The loss of something like a train station greatly inhibits economic opportunity. “What we’re seeing is that geography and connectivity matters more than ever in the global community,” Jennings said. “Where you are and how you are connected to things is both important for economic opportunity but also important in terms of support services.”

As a result, younger people, including Batchelor’s children, have moved away to cities for better opportunities and “don’t tend to come back.”

This anecdote is clearly illustrated in Willenhall’s demographic statistics. There’s been a 32% decrease in those aged 24 or younger and a 45% increase in those aged over 65 in the last 30 years, and that’s just one example of what’s happening to towns all over the country.

’12 separate towns stitched together’

Meanwhile, cities are getting younger and more diverse. With a population of around 460,000 Bristol has become the second most populous city in southern England and was declared the best place to live in the UK in 2017 by the The Sunday Times.

“What you have is a cocktail of things (in Bristol),” its mayor, Marvin Rees told CNN. “(It’s) city that goes on being international, a world-class university, a thriving creative sector that’s grown.”

During a short drive from its main train station it becomes clear how eclectic the city is – with various districts, each with their own distinct character. There’s a shopping quarter, a redeveloped harborside, leafy Clifton with upscale boutiques and beautiful Georgian homes, and Stokes Croft, with a vibrant artist community and walls upon walls of street art.

“Bristol’s an interesting place. It’s almost like 12 completely separate towns that have all been stitched together,” said local Sam Hickmott, who’s also part of the pro-EU political group Bristol for Europe.

Overlooking the city of Bristol and the Clifton Suspension Bridge.

It has become attractive to not only international migrants, but it also has the highest net internal migration in the UK.

“There’s a head of steam that ends up here. The more exciting and innovative and creative and diverse the city becomes it attracts those people who are drawn to that and they invest in it and they grow it,” Rees said.

A microcosm of England

While there are a lot of positives about Bristol in the way its economy is flourishing, it’s also a city that suffers from inequality.

“There are parts of the city that are very connected to the center and there are peripheral parts of Bristol … that are exhibiting the same sorts of dynamics [as towns] on a micro level,” Jennings said.

Just five miles south of Bristol’s city center is Hartcliffe, a suburb that consists largely of public housing and suffers from the city’s greatest levels of deprivation. It also voted to leave the EU. Here men will die an average of 10 years earlier than those in the district of Hotwells near the city center. Young people are also significantly less likely to go on to higher education.

This inequality is something Bristol’s mayor experienced first-hand.

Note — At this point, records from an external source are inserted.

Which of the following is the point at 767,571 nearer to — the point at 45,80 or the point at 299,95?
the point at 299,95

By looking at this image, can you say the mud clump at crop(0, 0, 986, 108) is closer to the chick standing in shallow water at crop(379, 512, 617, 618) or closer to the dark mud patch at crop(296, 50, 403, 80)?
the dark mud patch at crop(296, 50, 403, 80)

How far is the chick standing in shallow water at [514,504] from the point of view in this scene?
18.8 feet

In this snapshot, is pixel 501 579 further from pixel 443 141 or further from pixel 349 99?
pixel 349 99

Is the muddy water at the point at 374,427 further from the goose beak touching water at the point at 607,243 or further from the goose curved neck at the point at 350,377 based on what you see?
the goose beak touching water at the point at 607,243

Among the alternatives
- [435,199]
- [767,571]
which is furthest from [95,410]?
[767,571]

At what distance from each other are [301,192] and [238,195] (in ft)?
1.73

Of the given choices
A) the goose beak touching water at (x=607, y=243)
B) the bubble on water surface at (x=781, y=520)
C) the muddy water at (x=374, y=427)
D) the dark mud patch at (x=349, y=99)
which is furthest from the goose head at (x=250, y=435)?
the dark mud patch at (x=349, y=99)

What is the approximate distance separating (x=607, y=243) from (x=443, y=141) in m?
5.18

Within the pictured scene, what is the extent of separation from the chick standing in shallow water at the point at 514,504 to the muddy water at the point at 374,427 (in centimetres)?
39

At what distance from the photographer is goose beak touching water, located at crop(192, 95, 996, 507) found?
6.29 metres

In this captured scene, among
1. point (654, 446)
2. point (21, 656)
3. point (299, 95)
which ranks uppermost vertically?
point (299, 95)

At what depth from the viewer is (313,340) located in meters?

“As a young kid growing up in Bristol there were periods where I felt quite hopeless, like I was looking in on all this prosperity and this opportunity and it wasn’t for me,” Rees remembers. “I’ve lived on the underbelly of Bristol in many ways and yet, this is a city that … then ultimately voted for me to become Mayor.”

Marvin Rees is the first Black African-Caribbean descent mayor to be elected in Europe.

As a result of the deprivation suffered by many throughout the country, Rees believes Brexit is the “wrong answer to the right problem.”

“The right problem are all those things that people are citing, but Brexit isn’t going to solve those,” he said. “The architects of Brexit don’t have any track record of delivering on poverty, social inclusion and empowerment of people who have been left behind by the political system.”

Jennings echoes this sentiment. “Without a fundamental change to an economic model that’s based on agglomeration of city regions, it seems unlikely that these divisions are going to go away – regardless of what happens with Brexit.

“We’re going to continue to see the sorts of pressure on demographics that are driving places apart.”

However in Willenhall, Wilcox remains optimistic, despite the town’s decline.

“As long as the economy keeps growing, it will trickle down and eventually, last of all, it will reach places like this.”